Introduction and Scope
My Motivation
Goals
Technical Components
Environment Setup
Configuration File Management
Running the Snake Game
Running the AI Snake Game
Understanding the Reward System
AI Snake Game Keyboard Shortcuts
Codebase Architecture
Introducing the Concept of Level 2
Introducing the Level 2 Neural Network Architecture
Introducing the Dynamic Neural Network Architecture
Command Line Options
Specifying Numbers of Nodes and Layers
Adding Layers On The Fly
Adding Dropout Layers
Matplotlib Game Score Plot
Using Batch Scripts to Fine Tune Hyperparameters
Highscore Files
Limitations and Lessons Learned
Links
Credits and Acknowledgements

Introduction and Scope

This project is based on the classic Snake Game where the player uses the arrow keys to control a snake.

AI Snake Game Screenshot

As the snake moves, the goal of the game is to maneuver the snake so that it eats the food. Every time the snake eats a block of food it grows one segment. The game ends when the snake hits the edge of the screen or the food. The score corresponds to the number of food chunks the snake has eaten.

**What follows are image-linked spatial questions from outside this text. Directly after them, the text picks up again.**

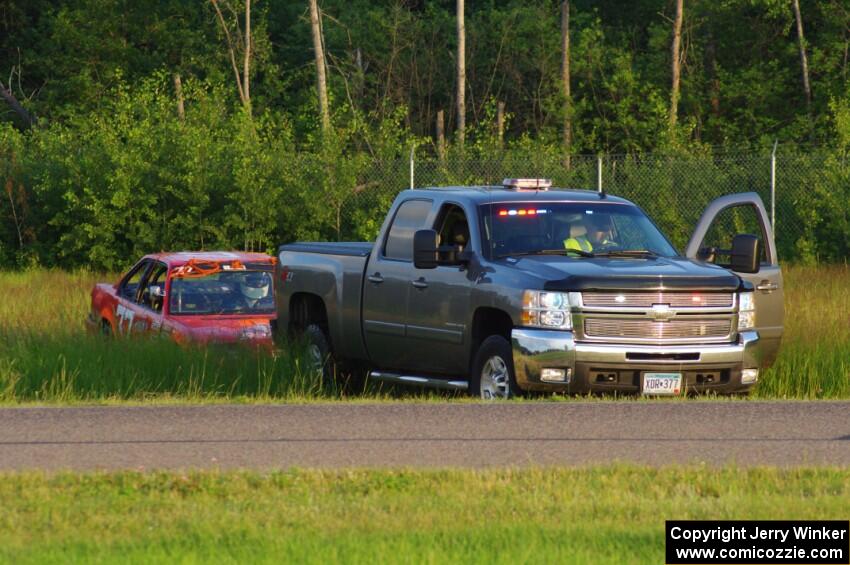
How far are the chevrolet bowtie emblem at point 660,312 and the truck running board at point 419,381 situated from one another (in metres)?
1.73

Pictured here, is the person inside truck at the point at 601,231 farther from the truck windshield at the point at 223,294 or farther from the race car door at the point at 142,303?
the race car door at the point at 142,303

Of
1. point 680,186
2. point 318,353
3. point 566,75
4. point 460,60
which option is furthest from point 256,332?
point 566,75

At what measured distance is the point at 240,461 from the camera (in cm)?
945

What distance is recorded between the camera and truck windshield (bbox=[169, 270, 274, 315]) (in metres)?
16.9

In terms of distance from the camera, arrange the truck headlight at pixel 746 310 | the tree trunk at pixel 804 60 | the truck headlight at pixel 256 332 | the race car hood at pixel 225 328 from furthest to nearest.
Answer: the tree trunk at pixel 804 60, the truck headlight at pixel 256 332, the race car hood at pixel 225 328, the truck headlight at pixel 746 310

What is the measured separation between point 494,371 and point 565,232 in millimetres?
1445

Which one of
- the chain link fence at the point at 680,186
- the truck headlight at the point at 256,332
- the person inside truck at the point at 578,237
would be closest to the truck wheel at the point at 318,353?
the truck headlight at the point at 256,332

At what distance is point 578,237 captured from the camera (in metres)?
13.9

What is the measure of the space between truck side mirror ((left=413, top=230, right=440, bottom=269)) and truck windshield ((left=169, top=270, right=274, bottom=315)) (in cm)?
382

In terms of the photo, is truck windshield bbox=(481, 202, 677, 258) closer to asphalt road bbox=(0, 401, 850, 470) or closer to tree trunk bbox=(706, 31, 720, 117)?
asphalt road bbox=(0, 401, 850, 470)

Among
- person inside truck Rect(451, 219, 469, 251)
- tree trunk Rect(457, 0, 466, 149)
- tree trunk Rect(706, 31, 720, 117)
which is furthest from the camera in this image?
tree trunk Rect(706, 31, 720, 117)

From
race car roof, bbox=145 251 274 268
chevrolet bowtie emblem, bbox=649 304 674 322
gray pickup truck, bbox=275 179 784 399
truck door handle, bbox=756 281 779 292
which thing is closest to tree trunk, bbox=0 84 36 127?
race car roof, bbox=145 251 274 268

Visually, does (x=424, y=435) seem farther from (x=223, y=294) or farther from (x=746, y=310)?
(x=223, y=294)

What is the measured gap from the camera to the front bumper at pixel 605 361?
12.6 meters
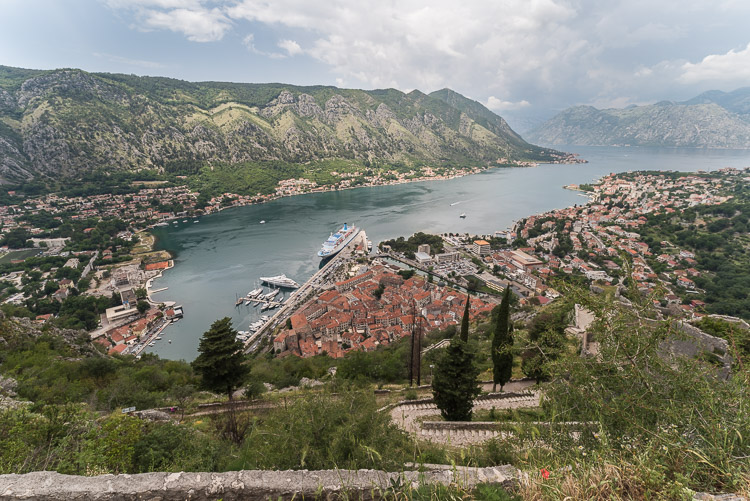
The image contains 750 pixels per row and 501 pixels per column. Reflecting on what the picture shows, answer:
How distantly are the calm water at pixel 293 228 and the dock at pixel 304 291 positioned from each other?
1684mm

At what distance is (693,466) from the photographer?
1.62 m

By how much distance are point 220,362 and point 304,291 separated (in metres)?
22.4

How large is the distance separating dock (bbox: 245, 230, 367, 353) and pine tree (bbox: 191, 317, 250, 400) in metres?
13.7

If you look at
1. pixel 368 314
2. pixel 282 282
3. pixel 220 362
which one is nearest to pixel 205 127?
pixel 282 282

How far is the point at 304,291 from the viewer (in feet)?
97.8

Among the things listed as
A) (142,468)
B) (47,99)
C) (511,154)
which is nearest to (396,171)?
(511,154)

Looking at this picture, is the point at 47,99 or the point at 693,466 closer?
the point at 693,466

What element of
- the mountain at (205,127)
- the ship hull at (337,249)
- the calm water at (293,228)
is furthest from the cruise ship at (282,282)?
the mountain at (205,127)

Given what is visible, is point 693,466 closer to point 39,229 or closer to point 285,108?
point 39,229

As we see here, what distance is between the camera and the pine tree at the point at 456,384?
7523 millimetres

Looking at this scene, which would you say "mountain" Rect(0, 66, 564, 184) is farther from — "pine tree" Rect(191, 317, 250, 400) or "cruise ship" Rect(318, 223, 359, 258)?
"pine tree" Rect(191, 317, 250, 400)

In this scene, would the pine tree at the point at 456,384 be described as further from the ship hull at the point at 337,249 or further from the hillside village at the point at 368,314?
the ship hull at the point at 337,249

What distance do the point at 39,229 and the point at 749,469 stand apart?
64.8 meters

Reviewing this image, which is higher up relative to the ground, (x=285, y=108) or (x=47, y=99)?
(x=285, y=108)
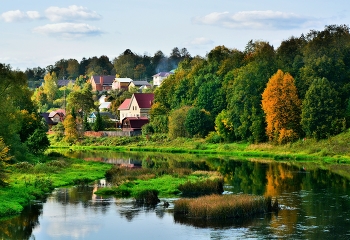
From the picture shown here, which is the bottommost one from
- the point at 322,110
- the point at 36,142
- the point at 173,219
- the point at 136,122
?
the point at 173,219

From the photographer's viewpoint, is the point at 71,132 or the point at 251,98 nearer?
the point at 251,98

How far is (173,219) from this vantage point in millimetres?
37688

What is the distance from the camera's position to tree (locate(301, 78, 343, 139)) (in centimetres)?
8175

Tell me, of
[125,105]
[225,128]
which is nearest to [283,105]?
[225,128]

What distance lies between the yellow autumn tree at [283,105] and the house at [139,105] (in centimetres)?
5680

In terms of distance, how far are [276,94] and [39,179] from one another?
44.5m

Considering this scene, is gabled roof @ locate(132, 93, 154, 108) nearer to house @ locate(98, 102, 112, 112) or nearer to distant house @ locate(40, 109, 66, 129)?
distant house @ locate(40, 109, 66, 129)

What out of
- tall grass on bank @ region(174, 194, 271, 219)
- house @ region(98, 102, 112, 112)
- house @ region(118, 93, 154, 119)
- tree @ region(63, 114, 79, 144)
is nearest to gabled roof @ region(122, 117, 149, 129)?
house @ region(118, 93, 154, 119)

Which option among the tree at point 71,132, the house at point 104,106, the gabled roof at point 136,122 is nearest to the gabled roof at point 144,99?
the gabled roof at point 136,122

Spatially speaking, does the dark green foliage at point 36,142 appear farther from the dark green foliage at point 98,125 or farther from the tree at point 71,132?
the dark green foliage at point 98,125

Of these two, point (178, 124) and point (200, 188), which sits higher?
point (178, 124)

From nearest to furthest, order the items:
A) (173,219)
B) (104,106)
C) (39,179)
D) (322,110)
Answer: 1. (173,219)
2. (39,179)
3. (322,110)
4. (104,106)

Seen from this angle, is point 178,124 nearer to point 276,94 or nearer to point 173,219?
point 276,94

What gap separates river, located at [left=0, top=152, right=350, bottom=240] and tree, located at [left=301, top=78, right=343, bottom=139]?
2920cm
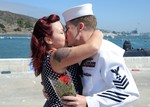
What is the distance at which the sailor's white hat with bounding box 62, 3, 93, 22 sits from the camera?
211 cm

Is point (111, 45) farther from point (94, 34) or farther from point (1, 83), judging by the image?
point (1, 83)

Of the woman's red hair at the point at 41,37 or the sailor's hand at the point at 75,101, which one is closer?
the sailor's hand at the point at 75,101

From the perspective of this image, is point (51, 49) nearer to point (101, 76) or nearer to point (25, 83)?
point (101, 76)

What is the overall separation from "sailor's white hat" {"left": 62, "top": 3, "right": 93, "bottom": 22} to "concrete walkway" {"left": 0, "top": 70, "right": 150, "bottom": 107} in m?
4.97

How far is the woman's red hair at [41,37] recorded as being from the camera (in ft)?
7.38

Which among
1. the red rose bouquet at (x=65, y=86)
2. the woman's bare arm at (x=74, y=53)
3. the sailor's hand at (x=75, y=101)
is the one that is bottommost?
the sailor's hand at (x=75, y=101)

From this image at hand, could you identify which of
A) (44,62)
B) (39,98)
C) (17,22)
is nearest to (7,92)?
(39,98)

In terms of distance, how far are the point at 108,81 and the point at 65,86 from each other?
243 mm

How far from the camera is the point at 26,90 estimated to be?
8664 millimetres

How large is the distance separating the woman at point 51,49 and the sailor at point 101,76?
0.22ft

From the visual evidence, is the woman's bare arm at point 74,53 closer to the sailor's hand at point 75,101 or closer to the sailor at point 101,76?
the sailor at point 101,76

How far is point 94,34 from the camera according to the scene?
7.09 ft

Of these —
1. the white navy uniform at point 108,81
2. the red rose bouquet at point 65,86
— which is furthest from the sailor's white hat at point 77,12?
the red rose bouquet at point 65,86

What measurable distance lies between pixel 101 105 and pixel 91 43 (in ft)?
1.16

The AI Snake Game has an AI controlling the snake. At the beginning of the game the AI is pretty terrible, but after about twenty-five games it has a length of eight and after a couple hundred or more games it can achieve scores of forty or more!

My Motivation

It is clear to me that the next new thing is Artificial Intelligence. It’s amazing how quickly it is pervading society! AI assistants, AI generated content writing, images and film. Self driving cars, movie recomendations and market analysis.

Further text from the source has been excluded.